The Consulate General of India in San Francisco also raised concerns, writing on X, the social media platform formerly known as Twitter, that the handling of Ms. Kandula’s death was “deeply troubling.”
“We have taken up the matter strongly with local authorities in Seattle & Washington State as well as senior officials in Washington DC,” the consulate wrote, adding that it was seeking “a thorough investigation & action against those involved in this tragic case.”
The Office of Police Accountability said in a statement that it opened an investigation into Officer Auderer’s comments immediately after it learned about them on Aug. 2. The office said it would not comment further until the investigation was finished. It has until Jan. 29 to release findings.
Seattle residents have expressed anger that no charges have been filed against Officer Kevin A. Dave, who was driving the police S.U.V. that struck Ms. Kandula. He was responding to a “Priority 1 emergency call” and was “clearing intersections with his siren” and emergency lights when he crashed into Ms.

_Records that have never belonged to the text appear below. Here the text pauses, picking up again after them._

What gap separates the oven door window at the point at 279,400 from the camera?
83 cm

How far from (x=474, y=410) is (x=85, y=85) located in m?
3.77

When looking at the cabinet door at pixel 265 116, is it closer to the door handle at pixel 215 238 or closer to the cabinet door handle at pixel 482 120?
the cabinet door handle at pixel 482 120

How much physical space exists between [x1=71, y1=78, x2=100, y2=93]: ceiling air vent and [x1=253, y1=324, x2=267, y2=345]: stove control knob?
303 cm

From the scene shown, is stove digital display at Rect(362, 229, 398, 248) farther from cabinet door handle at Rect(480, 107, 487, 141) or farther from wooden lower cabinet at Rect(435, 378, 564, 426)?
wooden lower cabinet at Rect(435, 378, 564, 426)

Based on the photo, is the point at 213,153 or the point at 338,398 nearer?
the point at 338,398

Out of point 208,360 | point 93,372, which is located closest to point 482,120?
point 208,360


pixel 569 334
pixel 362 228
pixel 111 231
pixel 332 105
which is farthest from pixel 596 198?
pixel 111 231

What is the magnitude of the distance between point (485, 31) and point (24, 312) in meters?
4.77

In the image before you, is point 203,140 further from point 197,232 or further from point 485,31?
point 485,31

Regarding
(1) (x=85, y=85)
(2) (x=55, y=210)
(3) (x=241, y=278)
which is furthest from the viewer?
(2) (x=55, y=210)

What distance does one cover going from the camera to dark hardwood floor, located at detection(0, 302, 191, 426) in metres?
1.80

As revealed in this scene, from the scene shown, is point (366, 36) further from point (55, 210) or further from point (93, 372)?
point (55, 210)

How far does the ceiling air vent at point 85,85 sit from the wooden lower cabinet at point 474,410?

Kandula in a crosswalk at about 8 p.m., the police have said.
A police report on the crash, reported by The Seattle Times, PubliCola and other news outlets, said Officer Dave had been responding to an overdose call and driving 74 miles per hour in a 25-m.p.h. zone when he struck Ms. Kandula. She was in critical condition when she was taken to a hospital, where she died, the police said.
Officer Auderer responded to the crash scene to evaluate Officer Dave for signs of impairment and found none, the report said.

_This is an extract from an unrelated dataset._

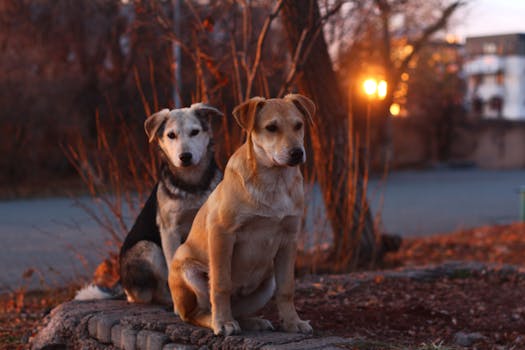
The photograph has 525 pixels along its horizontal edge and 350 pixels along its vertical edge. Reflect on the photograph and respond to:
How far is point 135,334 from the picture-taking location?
4820mm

The Police Department released the video of Officer Auderer talking about Ms. Kandula’s death on Sept. 11. It said that a department employee had identified the video “in the routine course of business” and had escalated the matter through the chain of command.

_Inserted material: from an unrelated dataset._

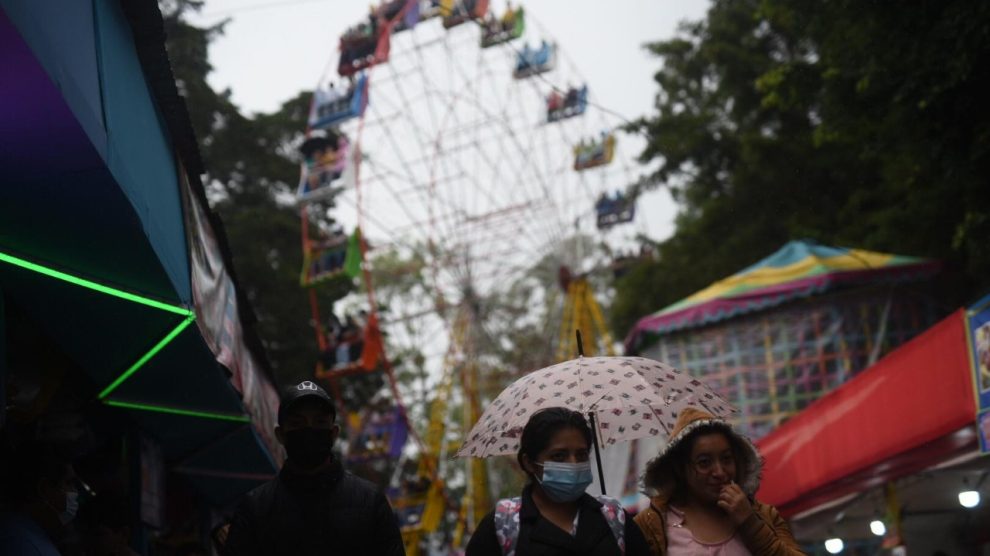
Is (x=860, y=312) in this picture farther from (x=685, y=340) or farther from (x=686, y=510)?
(x=686, y=510)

The chief’s office then reviewed the video and referred it to the Office of Police Accountability, which investigates complaints of police misconduct. The department said it could not comment on the video until the office had completed its investigation.
“As others in the accountability system proceed with their work, we again extend our deepest sympathy for this tragic collision,” the department said.
In a letter to the director of the accountability office that was dated Aug. 8 and released last week by the police union, Officer Auderer said he had called Officer Solan on his drive home to update him on the crash. During that call, Officer Solan “stated something to the effect that it was unfortunate that this would turn into lawyers arguing ‘the value of human life,’” Officer Auderer wrote.
Officer Auderer said he had responded with the comments heard in the video about the “limited value” of Ms. Kandula’s life.
“I intended the comment as a mockery of lawyers,” Officer Auderer wrote. “I was imitating what a lawyer tasked with negotiating the case would be saying and being sarcastic to express that they shouldn’t be coming up with crazy arguments to minimize the payment. I laughed at the ridiculousness of how these incidents are litigated and the ridiculousness of how I have watched these incidents play out as two parties bargain over a tragedy.”
The Seattle Police Officers Guild said in a statement that Officer Auderer’s comments were “highly insensitive” and had “revictimized” Ms. Kandula’s family. But the video lacked context, the union said.
“There is much more detail and nuance that has not been made public yet,” the guild said. It added that Officer Auderer had asked the Office of Police Accountability to investigate the matter swiftly, four weeks before the video was released.
Joel Merkel, a co-chairman of the Seattle Community Police Commission, a panel that seeks to represent community perspectives on the police, said the comments in the video minimized the value of Ms. Kandula’s life and the need for accountability in the fatal crash.
“There is no context in which these comments and sentiments are acceptable,” Mr. Merkel said in an interview. “And it’s especially alarming that it’s leadership within the police union that harbors these sentiments.”
Susan C. Beachy contributed research.